The logit-transformation (see next chapter) has an analogous effect, but it cannot be applied to values of exactly 0 or 1, while arcsin-square-root does. The coefficient of a logit-transformed proportion has an interpretable meaning (albeit not a very easy one: see the discussion on odds ratios in Chapter 14), the coefficient of a arcsin-square-root transformation does not (except for the sign). But interpreting results works better looking at effectplots than coefficients anyways. So if you have 0s or 1s in the data, the arcsin-square-root is the better option than the logit; this is also true if you have values extremely close to 0 or 1, because the logit has a stronger effect on such values (as it goes towards minus/plus infinity at the extremes), potentially making these observations unduely influential; the arcsin-square-root transformation, on the other hand, does not go beyond 0 and (the meaningless valu of) 1.57:
## [1] 0.000000 1.570796
For values not at the extremes, arcsin-square-root and logit produce similar transformations.
5.8 Logit transformation
Above, we have already discussed the use of the logit-transformation for proportions, with the disadvantage that it does not work for the limit values of 0 and 1. Hence, it is actually not often used to transform predictors. However, it is used in (almost) all binomial models (to which Bernoulli models = logistic regressions belong, too) as the link function (see Chapter 14). For that reason, we here provide the formula: it is the log of the probability divided by one minus the probability:
\[ logit(p) = log(\frac{p}{1-p}) \]
The term inside the log is called the odds, hence the logit-transformation could also be called the log-odds-transformation.
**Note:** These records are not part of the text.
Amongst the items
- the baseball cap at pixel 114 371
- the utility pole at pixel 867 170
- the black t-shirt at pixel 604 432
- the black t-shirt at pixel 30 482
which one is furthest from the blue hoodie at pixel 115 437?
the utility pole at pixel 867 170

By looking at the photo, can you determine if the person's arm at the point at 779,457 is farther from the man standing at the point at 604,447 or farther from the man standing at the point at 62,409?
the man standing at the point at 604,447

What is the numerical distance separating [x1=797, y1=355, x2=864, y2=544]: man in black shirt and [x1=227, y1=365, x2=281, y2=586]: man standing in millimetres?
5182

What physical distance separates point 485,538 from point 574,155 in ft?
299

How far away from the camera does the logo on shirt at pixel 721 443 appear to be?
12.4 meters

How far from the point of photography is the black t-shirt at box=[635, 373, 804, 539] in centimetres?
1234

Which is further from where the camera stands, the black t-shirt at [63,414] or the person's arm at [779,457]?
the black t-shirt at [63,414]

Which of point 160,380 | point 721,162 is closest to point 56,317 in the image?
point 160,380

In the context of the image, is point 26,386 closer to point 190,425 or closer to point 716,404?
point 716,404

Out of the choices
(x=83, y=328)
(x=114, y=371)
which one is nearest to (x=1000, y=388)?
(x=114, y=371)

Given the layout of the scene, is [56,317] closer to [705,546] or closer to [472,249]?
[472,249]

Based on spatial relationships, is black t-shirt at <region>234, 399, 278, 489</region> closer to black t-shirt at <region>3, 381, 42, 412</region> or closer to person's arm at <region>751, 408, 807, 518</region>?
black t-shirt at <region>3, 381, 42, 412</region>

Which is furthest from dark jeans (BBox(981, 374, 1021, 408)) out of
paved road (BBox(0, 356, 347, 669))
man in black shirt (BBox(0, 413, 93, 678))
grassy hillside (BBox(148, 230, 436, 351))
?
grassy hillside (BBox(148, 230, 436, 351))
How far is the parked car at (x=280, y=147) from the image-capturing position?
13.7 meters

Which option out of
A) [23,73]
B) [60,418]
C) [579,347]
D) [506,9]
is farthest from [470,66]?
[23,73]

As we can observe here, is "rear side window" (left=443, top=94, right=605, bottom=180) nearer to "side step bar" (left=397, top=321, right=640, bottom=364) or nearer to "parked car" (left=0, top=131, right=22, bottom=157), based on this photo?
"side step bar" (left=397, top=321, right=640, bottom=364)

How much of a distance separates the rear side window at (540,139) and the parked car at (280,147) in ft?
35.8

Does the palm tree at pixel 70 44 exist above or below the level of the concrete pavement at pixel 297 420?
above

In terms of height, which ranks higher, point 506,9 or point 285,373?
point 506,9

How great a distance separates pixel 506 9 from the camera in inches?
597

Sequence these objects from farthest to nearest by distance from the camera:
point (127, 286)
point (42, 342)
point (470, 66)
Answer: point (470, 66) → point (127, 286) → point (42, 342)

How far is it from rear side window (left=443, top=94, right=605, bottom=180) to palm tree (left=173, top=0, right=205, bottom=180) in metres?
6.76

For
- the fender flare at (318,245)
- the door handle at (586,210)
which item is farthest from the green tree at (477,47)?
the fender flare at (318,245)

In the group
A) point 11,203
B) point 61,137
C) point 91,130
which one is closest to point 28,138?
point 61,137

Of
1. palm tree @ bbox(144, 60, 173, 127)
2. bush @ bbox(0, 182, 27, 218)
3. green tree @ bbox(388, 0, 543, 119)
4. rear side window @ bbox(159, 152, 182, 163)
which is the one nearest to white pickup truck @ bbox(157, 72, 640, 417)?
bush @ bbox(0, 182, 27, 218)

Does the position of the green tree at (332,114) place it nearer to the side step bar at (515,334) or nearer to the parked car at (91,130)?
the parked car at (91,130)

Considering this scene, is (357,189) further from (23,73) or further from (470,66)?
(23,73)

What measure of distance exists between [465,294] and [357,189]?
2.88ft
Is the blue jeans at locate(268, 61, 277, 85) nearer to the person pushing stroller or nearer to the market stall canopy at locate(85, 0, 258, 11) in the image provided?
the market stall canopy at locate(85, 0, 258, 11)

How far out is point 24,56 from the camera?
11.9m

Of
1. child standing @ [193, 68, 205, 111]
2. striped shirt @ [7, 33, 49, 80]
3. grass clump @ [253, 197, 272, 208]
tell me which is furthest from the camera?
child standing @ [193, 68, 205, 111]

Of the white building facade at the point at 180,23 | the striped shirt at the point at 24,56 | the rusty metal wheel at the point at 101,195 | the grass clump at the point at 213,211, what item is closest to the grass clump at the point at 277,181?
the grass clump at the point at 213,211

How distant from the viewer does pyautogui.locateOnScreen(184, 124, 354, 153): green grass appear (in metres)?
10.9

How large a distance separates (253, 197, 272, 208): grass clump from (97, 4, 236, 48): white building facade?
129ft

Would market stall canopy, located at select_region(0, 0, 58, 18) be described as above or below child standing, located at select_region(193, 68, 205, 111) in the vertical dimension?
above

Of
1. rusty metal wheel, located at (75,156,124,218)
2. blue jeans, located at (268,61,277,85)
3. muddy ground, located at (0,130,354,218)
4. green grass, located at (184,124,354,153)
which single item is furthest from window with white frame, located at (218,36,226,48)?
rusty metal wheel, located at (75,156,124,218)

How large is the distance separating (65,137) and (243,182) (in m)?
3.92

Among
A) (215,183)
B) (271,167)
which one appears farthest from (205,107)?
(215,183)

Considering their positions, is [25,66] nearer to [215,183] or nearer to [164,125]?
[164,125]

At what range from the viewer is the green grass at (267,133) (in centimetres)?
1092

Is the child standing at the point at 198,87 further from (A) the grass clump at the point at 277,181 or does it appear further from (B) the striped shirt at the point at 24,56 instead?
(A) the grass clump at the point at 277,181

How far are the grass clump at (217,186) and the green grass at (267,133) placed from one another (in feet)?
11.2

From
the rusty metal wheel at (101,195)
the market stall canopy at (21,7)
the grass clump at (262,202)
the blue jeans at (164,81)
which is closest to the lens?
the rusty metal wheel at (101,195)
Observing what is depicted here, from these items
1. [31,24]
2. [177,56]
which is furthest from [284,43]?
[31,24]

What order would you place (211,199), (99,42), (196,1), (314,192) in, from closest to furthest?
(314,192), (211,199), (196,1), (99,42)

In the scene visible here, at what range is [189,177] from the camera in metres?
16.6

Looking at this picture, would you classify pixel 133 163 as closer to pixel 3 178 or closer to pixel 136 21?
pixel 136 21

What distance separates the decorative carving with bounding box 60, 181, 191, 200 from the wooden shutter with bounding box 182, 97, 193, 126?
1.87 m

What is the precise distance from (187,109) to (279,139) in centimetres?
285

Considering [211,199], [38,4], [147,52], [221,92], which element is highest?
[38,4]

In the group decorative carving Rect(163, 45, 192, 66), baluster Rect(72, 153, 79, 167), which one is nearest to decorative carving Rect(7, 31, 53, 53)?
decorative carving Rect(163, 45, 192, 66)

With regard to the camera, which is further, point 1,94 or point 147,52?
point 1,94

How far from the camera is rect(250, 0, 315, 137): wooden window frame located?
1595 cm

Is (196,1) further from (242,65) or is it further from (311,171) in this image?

In the packages loaded by R by default, there is no logit function. Surely, there are packages that do it, but it is not often needed. The inverse function of logit, however, is needed regularly: When you predict using the linear predictor of a binomial model, you get the estimated value on the logit-scale; you can then apply the inverse logit function plogis to get the estimate on the familiar probability scale.
5.9 Categorizing and decategorizing
Sometimes, none of the above transformations help to achieve a reasonably linear relationship between a covariate and the outcome variable. Then, a sensible solution can be to categorize the covariate and use it in the model as a factor. This can be a good choice e.g. when the covariable has many zeros, some small values and few large values: this could be categorized as “0”, “>0 to 1” and “>1”. How many levels you can make depends on the amount of data you have (more data allows for more levels) and the aim the model (are you mostly interested in zero vs non-zero, or also in finer classes?). Note that with each additional level, the model needs one more parameter (or more, if the predictor is also in interaction with other predictors).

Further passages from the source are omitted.